▶ [EXERCISE INSTRUCTIONS]:
[a] For each statement about the forum text on a car's charging problem, answer yes or no and quote the words from that text that decide it: (i) both places the writer measured showed no more than 11.6 volts; (ii) the writer plans to replace the alternator before checking the Maxi fuse; (iii) the car has given the writer four good years.
[b] In the forum text on a car's charging problem, why is the second writer leaning toward the alternator as the cause? Answer in one to three sentences.
[c] Carry on the forum text about a car's charging problem from the point where it ends.

▶ [EXERCISE PASSAGE]:
I would check all wiring and connections first. Then I would test the aternator and suspect the voltage regulator if the alternator tests bad. Too much vibration is not good for the connectors and VR.
 
but, shouldnt I be getting 14v at the terminals at least (if the alt was working,and/or maxi was good of coarse)...my dad was from the old school, and was like: "take + off the battery when its runnin'"....i was all like "hold up pops....were in the new school now brotha." I was metering at 2 places, the batt, and my cig lighter..... neither gave me even 13v....both gave me 11.6 max.....so Im leanin towards the Alt......I didnt yank the coil pack yet..but I bet that fuse is good, but I WILL NOT replace my Alt till I check the Maxi, and the harnesses on the alt. And have a dead line from the Maxi. Then Im gonna go in and get Alt tested. Then....I will purchase. Other than that it MAY be wires....I hope so at least....Ill update when I get out there. Thanks guys. This happened after I put in this new rear roll resistor, I think I shouldnt have put it in, it vibes bad, This SVT gave me 4 years of love....the least I can do for my baby is throw 150 bucks at it. She's so worth it.

▶ [RECORDED INFORMATION]:
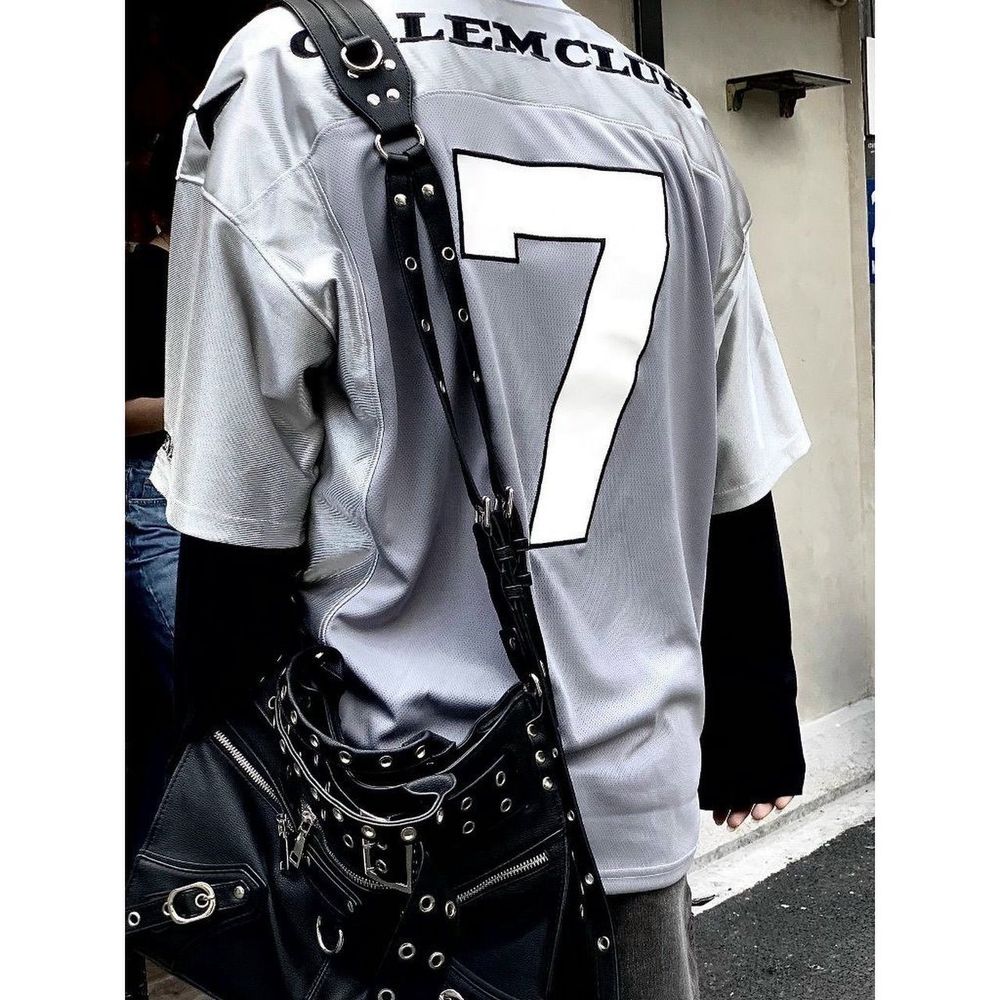 Áo thun thể thao in số 7 chất thun mè thái, bóng ý hình
freesize dưới 70kg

▶ [ANSWERS FOR THE TASKS]:
[a]
(i) Yes: "both gave me 11.6 max"
(ii) No: "I WILL NOT replace my Alt till I check the Maxi"
(iii) Yes: "This SVT gave me 4 years of love"

[b] The writer expected at least 14 volts at the terminals if the alternator were working. Readings at the battery and the cigarette lighter did not reach even 13 volts, and both showed 11.6 at most.

[c]
You will ony get 14+ volts if the battery is good and the alternator is working properly.

Disconnecting the battery while the engine is running is a good way to screw up electronics. And you may not know immediately that you did. You might not do any damage, but the likelyhood of doing some is too much.

Back to basics.

Charge and test the battery. If there is any doubt about the battery, have it tested at a shop or parts store. There is no definitive test for a battery. It may test perfectly and still be a problem although that would be rare. It still happens. I've been bit more than once.

Once you are reasonabley sure of the battery, take a volt reading accross the terminals. Apply a light load first to take off any surface charge (lights on for about 30 seconds for example). You should read well over 12 volts. Probably 12.5 or 12.6 and a really strong battery. This is your base voltage reading.

Start the engine and hold the engine speed up at about 2000 RPM and read the voltage again with no electrical accessories on (heater, lights, A/C, radio, etc.). It should be between .5 volts and 2.0 volts higher than the base voltage. The more fully the battery is charged, the higher the voltage reading.

The readings you are getting part of the time do not indicate a bad fuse.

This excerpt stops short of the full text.